WORK REQUEST: Every entry gets copied exactly. No images go into the copy.
====== DATA FOR THIS EXERCISE ======
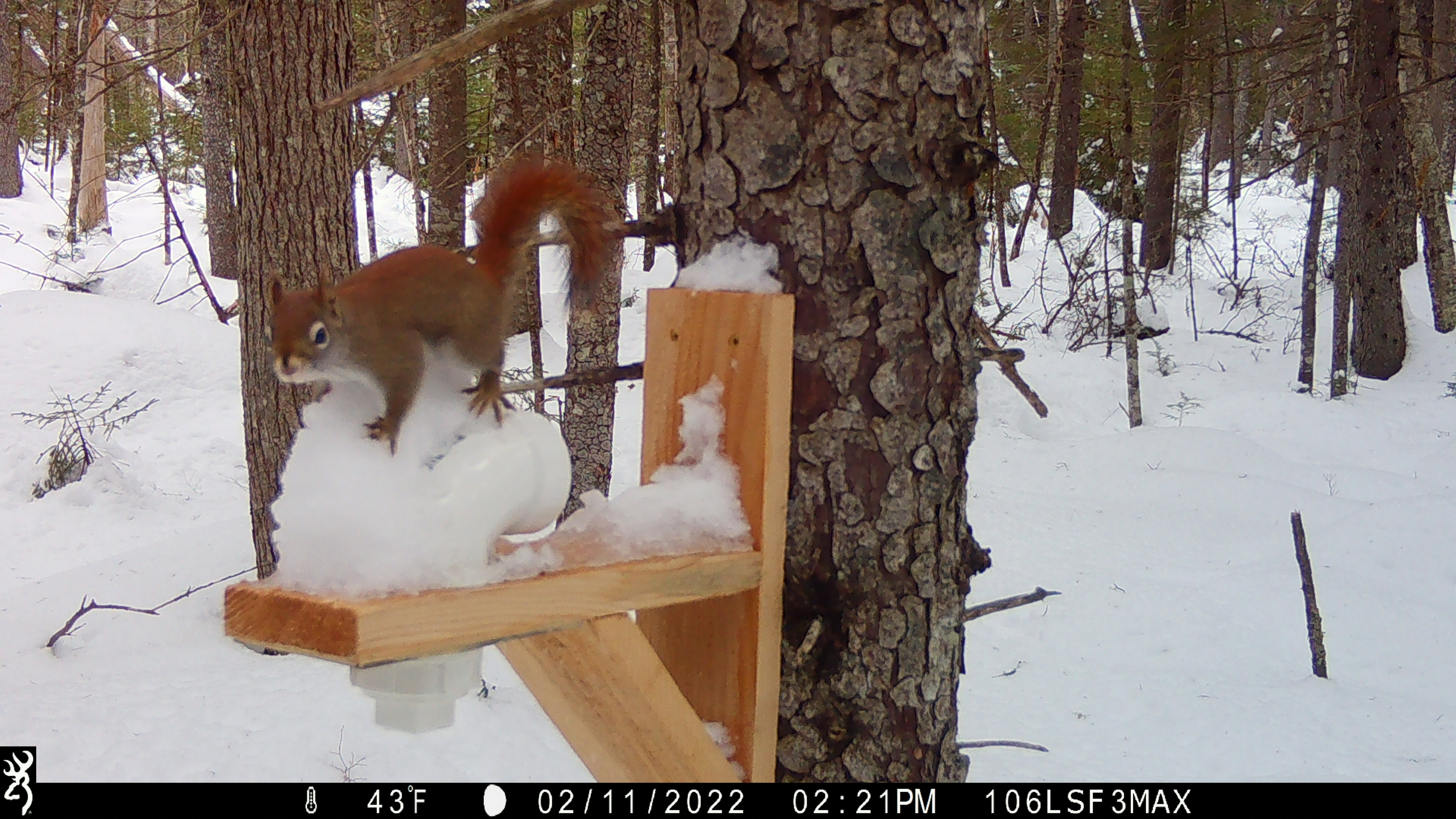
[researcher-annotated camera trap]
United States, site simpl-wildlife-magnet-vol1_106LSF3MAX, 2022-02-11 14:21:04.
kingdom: Animalia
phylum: Chordata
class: Mammalia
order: Rodentia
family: Sciuridae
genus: Tamiasciurus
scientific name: Tamiasciurus hudsonicus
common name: red squirrel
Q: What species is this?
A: Red squirrel (Tamiasciurus hudsonicus).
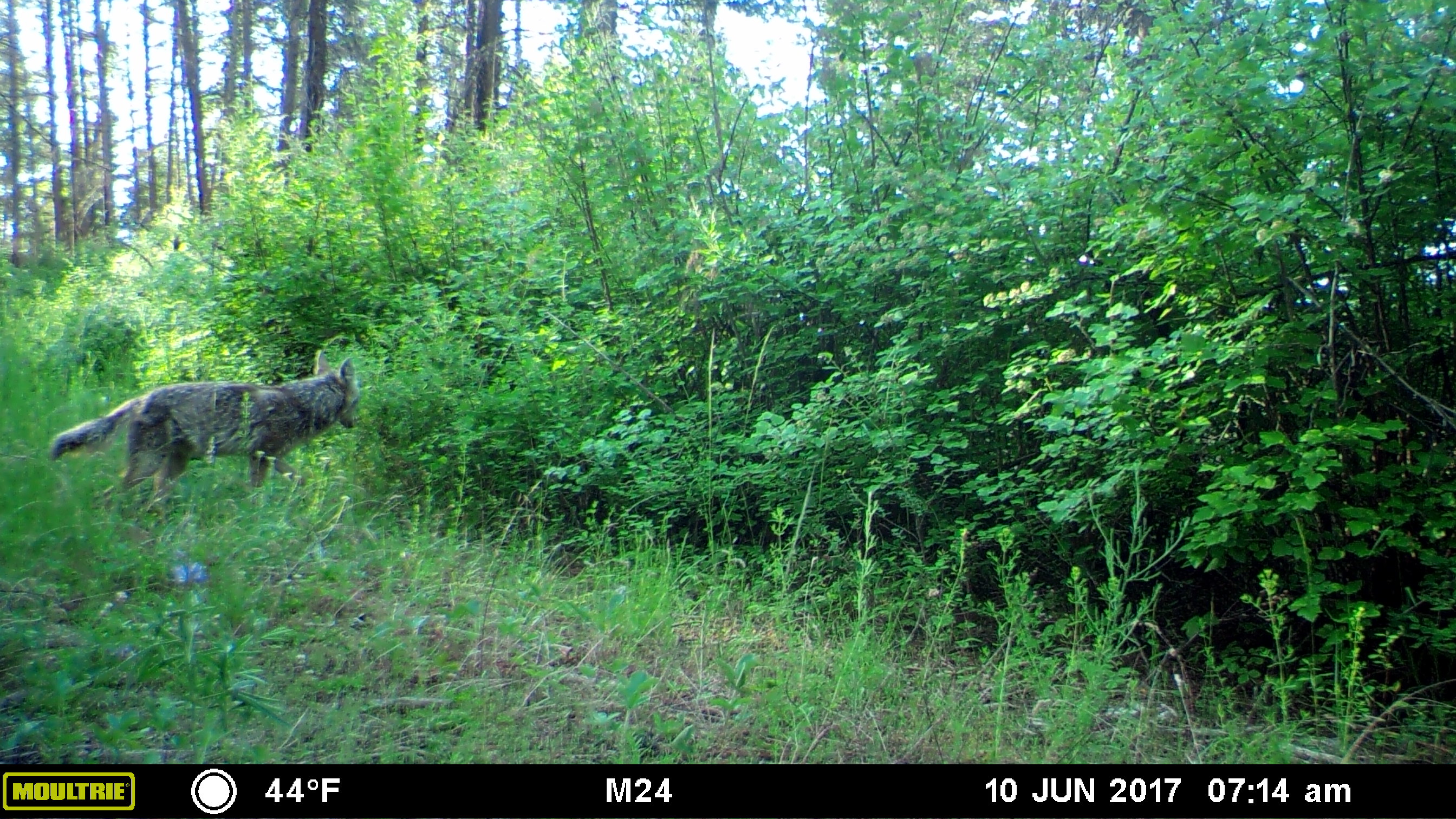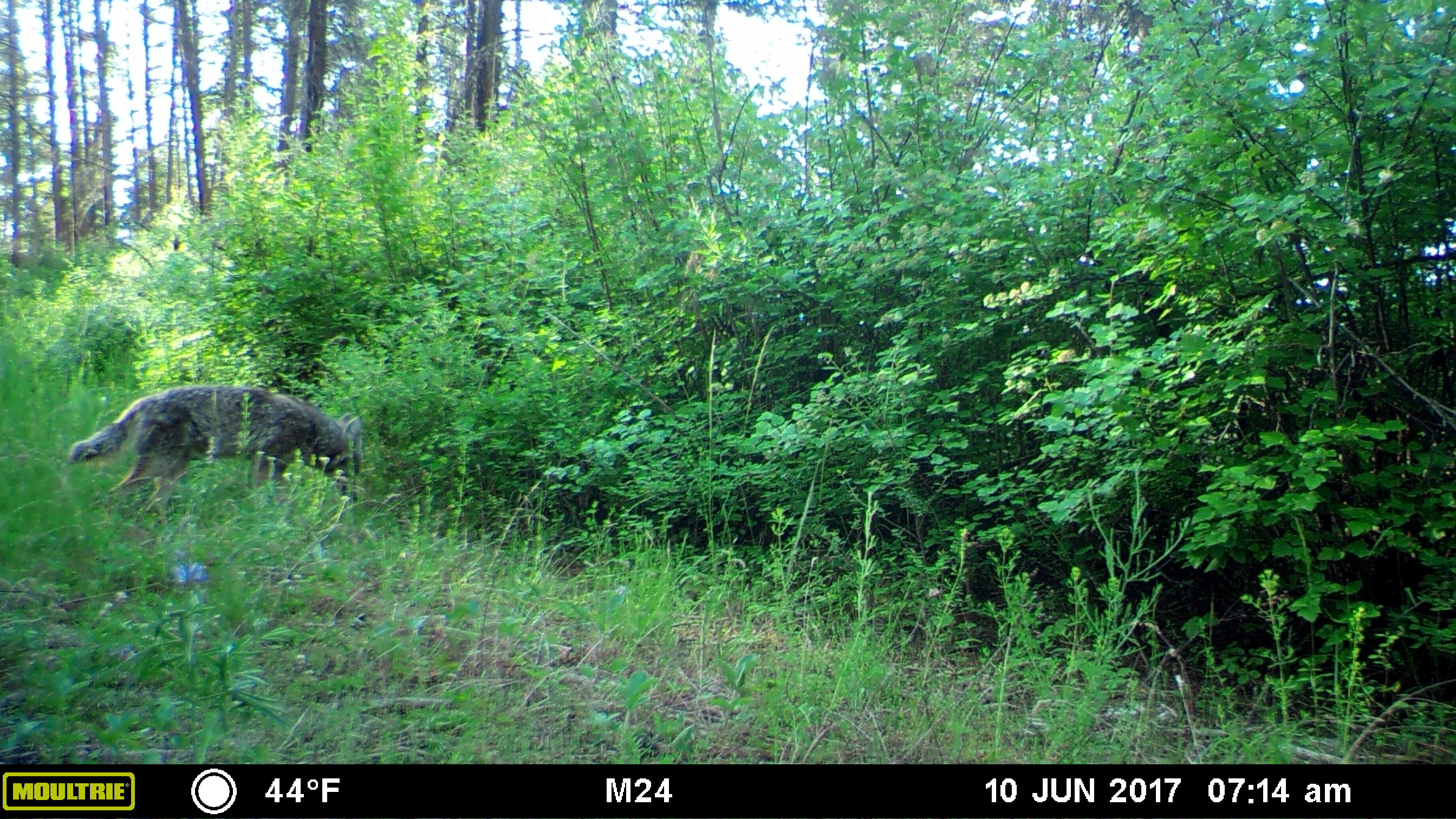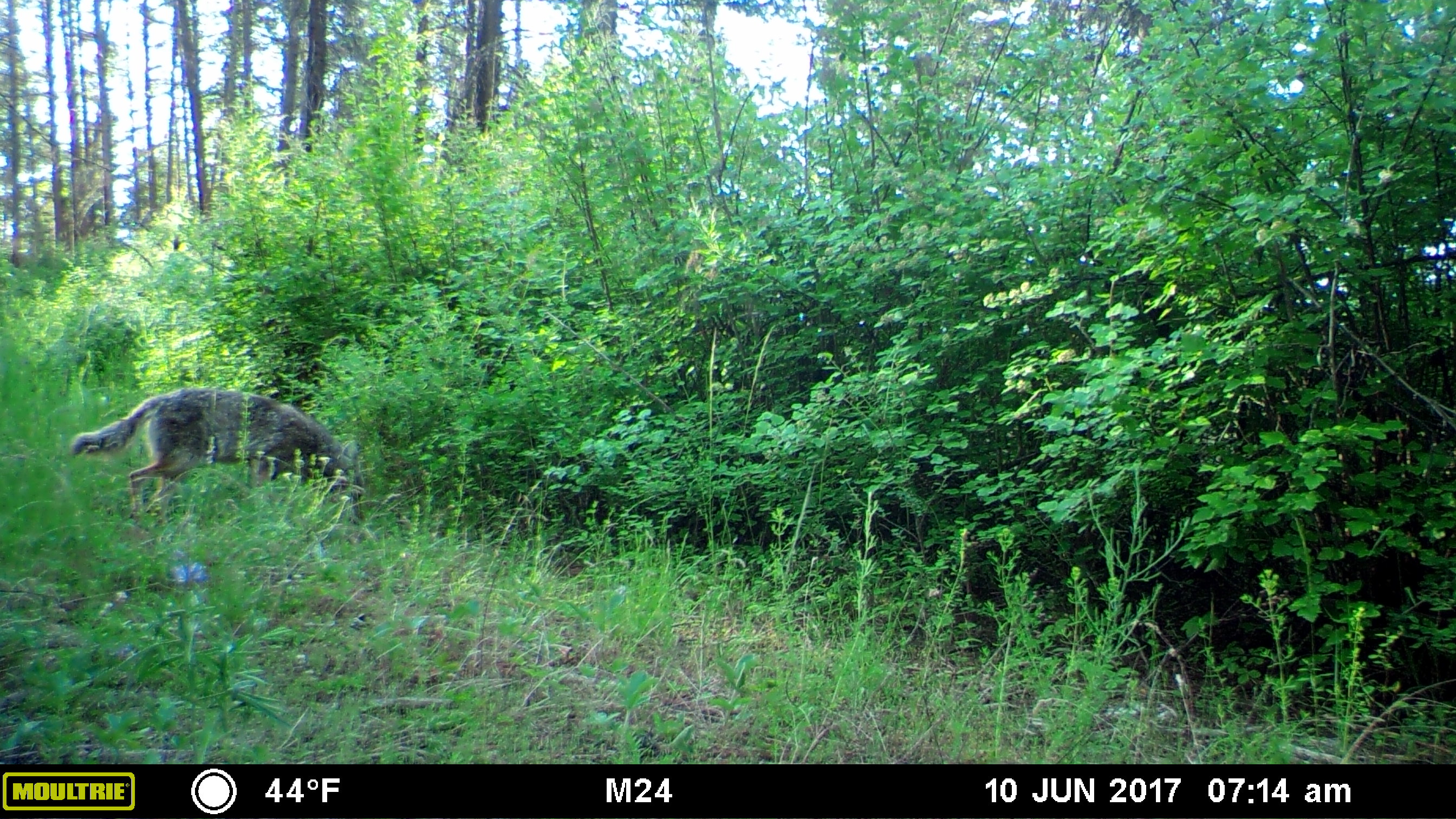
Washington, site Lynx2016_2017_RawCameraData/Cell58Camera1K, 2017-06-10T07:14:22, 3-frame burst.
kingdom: Animalia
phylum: Chordata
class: Mammalia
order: Carnivora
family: Canidae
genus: Canis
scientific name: Canis latrans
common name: coyote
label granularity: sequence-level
======
TASK RESULT:
[researcher-annotated camera trap]
United States, site simpl-wildlife-magnet-vol1_106LSF3MAX, 2022-02-11 14:21:04.
kingdom: Animalia
phylum: Chordata
class: Mammalia
order: Rodentia
family: Sciuridae
genus: Tamiasciurus
scientific name: Tamiasciurus hudsonicus
common name: red squirrel
Q: What species is this?
A: Red squirrel (Tamiasciurus hudsonicus).
Washington, site Lynx2016_2017_RawCameraData/Cell58Camera1K, 2017-06-10T07:14:22, 3-frame burst.
kingdom: Animalia
phylum: Chordata
class: Mammalia
order: Carnivora
family: Canidae
genus: Canis
scientific name: Canis latrans
common name: coyote
label granularity: sequence-level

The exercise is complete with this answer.